Counsel's failure to examine the transcripts for these five dates, if they even exist,1 does not violate Rule 651(c). Rule 651(c) requires post-conviction counsel only to examine "as much of the transcript of proceedings as is necessary to adequately present and support those constitutional claims raised by the petitioner." People v. Davis, 156 Ill.2d 149, 164, 189 Ill.Dec. 49, 619 N.E.2d 750 (1993). Petitioner's pro se post-conviction petition did not allege any constitutional violations based on the waiver of his right to a jury at sentencing or any other matters which apparently were discussed on the dates for which the transcripts are not part of the record. To require counsel to examine portions of the record which have no relevance to petitioner's claims would be an exercise in futility.

Petitioner argues that Davis is distinguishable because Davis was not a capital case and pro se post-conviction petitioners have no right to appointed counsel in noncapital cases. This distinction is immaterial.

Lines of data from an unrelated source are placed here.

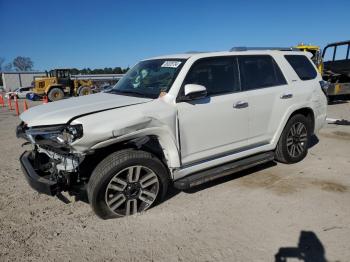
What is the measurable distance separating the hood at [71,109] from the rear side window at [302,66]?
111 inches

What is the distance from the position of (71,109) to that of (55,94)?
2191 cm

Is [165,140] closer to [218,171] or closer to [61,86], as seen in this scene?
[218,171]

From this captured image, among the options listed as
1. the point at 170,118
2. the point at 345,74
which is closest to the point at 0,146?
the point at 170,118

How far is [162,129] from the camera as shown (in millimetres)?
3840

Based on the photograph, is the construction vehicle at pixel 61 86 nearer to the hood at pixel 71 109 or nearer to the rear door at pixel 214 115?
the hood at pixel 71 109

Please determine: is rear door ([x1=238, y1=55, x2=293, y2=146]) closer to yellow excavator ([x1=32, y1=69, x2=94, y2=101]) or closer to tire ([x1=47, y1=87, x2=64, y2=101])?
tire ([x1=47, y1=87, x2=64, y2=101])

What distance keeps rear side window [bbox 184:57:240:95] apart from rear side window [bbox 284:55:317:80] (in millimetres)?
1371

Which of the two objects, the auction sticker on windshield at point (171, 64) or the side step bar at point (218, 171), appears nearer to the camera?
the side step bar at point (218, 171)

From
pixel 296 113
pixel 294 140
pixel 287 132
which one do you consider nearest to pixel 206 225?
pixel 287 132

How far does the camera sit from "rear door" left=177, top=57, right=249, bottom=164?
4.07 metres

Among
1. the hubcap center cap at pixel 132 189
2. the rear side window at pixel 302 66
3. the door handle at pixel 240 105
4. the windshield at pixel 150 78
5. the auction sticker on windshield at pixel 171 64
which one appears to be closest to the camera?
the hubcap center cap at pixel 132 189

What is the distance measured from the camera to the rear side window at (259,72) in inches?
186

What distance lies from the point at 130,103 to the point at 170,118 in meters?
0.50

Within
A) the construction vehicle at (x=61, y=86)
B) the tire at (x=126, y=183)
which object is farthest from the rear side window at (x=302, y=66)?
the construction vehicle at (x=61, y=86)
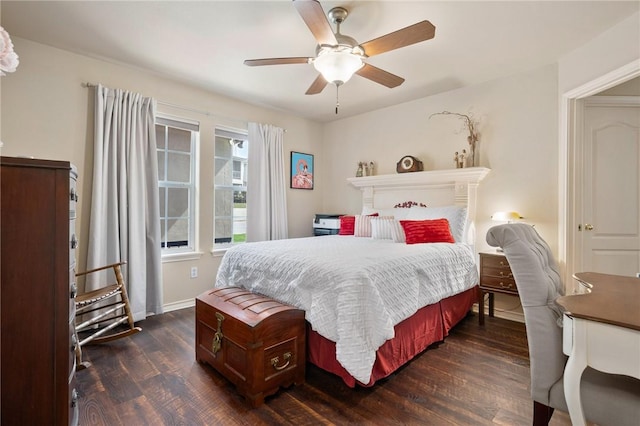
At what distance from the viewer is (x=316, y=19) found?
166 centimetres

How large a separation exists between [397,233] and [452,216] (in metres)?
0.62

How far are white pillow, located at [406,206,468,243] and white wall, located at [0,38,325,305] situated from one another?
97.9 inches

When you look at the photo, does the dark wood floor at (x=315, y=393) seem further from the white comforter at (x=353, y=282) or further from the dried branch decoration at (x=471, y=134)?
the dried branch decoration at (x=471, y=134)

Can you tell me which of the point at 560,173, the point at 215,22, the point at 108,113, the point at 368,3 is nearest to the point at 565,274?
the point at 560,173

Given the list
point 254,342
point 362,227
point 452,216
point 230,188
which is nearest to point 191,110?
point 230,188

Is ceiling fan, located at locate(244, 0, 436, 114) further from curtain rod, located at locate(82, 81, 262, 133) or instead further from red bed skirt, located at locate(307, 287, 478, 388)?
red bed skirt, located at locate(307, 287, 478, 388)

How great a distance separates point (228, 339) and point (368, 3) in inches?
92.9

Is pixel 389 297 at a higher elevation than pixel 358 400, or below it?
higher

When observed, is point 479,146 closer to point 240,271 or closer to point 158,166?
point 240,271

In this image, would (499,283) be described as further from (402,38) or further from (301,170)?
(301,170)

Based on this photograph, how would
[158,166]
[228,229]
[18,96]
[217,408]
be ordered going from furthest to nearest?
1. [228,229]
2. [158,166]
3. [18,96]
4. [217,408]

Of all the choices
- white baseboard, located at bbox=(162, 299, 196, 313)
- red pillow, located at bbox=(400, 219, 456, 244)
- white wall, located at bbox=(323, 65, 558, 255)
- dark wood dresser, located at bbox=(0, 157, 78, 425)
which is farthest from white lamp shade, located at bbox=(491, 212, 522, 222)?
white baseboard, located at bbox=(162, 299, 196, 313)

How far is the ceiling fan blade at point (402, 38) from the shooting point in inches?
66.2

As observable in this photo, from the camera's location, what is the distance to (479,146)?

Whether or not a pro se petitioner has a right to appointed counsel, once counsel is appointed, his or her obligations under Rule 651(c) are the same in every case regardless of whether the petitioner has been sentenced to death or not.

Petitioner next argues that his counsel's failure to make any amendments to the pro se post-conviction petition violated Rule 651(c). We agree. There is no requirement that post-conviction counsel must amend a petitioner's pro se post-conviction petition. People v. Spreitzer, 143 Ill.2d 210, 221, 157 Ill.Dec. 467, 572 N.E.2d 931 (1991). Nevertheless, Rule 651(c) plainly requires that appointed post-conviction counsel make "any amendments to the petitions filed pro se that are necessary for an adequate presentation of petitioner's contentions." 134 Ill.2d R. 651(c); see also People v. Johnson, 154 Ill.2d 227, 238, 182 Ill.Dec. 1, 609 N.E.2d 304 (1993) (post-conviction counsel must shape petitioner's complaints in pro se petition into "appropriate legal form").

In this case, the trial court held that the claims in petitioner's post-conviction petition were waived because they could have been raised on direct appeal but were not. There is, however, an exception to the waiver doctrine in post-conviction proceedings. If petitioner's counsel had amended the post-conviction petition to allege ineffective assistance of appellate counsel for failing to raise petitioner's claims on direct appeal, these claims would not have been barred by waiver. Flores, 153 Ill.2d at 277, 180 Ill.Dec. 1, 606 N.E.2d 1078 (noting the ease with which a petitioner may evade the operation of waiver simply by arguing ineffective assistance of appellate counsel); People v. Whitehead, 169 Ill.2d 355, 371, 215 Ill.Dec. 164, 662 N.E.2d 1304 (1996); People v. Moore, 177 Ill.2d 421, 428, 226...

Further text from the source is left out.